Concentrava-se no seu gabinete, no 11.º andar do Palácio do Buriti, boa parte das ordens financeiras e políticas do governo de Arruda, cassado e apontado pela PF como chefe de uma “organização criminosa”.
No arquivo encontrado no seu computador, Maciel relata a Arruda a insatisfação de Cristiano Araújo e Eliana Pedrosa com o crescimento de Eunício Oliveira nos contratos com o governo do DF. O deputado do PMDB é dono da Confederal Vigilância e Transporte de Valores, empresa que recebeu, pelo menos, R$ 55 milhões do governo do DF nos últimos quatro anos. “Governador: Deputado Cristiano Araújo me procurou hoje logo cedo. Ele estava angustiado. Acabou de perder mais um lote de vigilância”, diz Maciel no documento. Ele continua: “Cristiano diz que Eunício está neste momento com os seguintes contratos: Secretaria de Saúde, Secretaria de Esporte, Secretaria de Educação – Merendeiras, Secretaria de Planejamento, Tesouraria dos Estádios, Projeto 3.ª Merenda e está em vias de pegar um lote na Educação, o que contraria a Eliana”.

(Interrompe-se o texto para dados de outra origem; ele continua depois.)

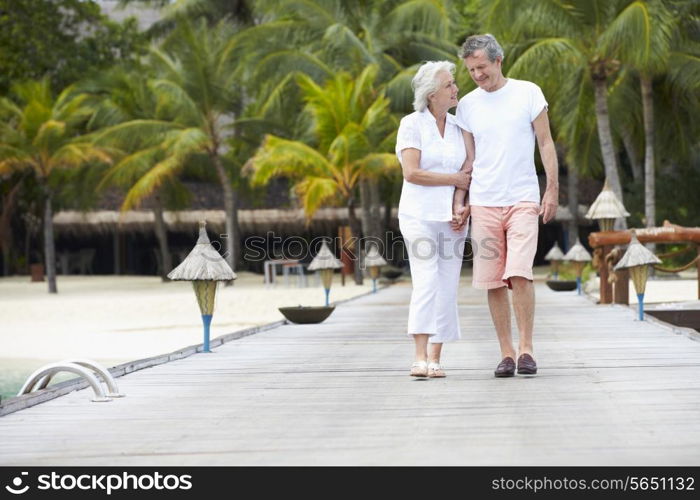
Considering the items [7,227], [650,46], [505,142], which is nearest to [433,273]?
[505,142]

É a PF quem identifica Eunício como sendo “Eunício Lopes de Oliveira”, nome completo do deputado e ex-ministro das Comunicações.
“Cristiano informa que está encaminhado para Eunício ficar com o Lote da Eliana. Ela já me procurou para demonstrar aborrecimento”, reforça o ex-chefe da Casa Civil numa anotação feita em um quadro onde mostra como seria a divisão dos contratos, tornando as licitações ou contratações diretas meras formalidades para encobrir os arranjos prévios.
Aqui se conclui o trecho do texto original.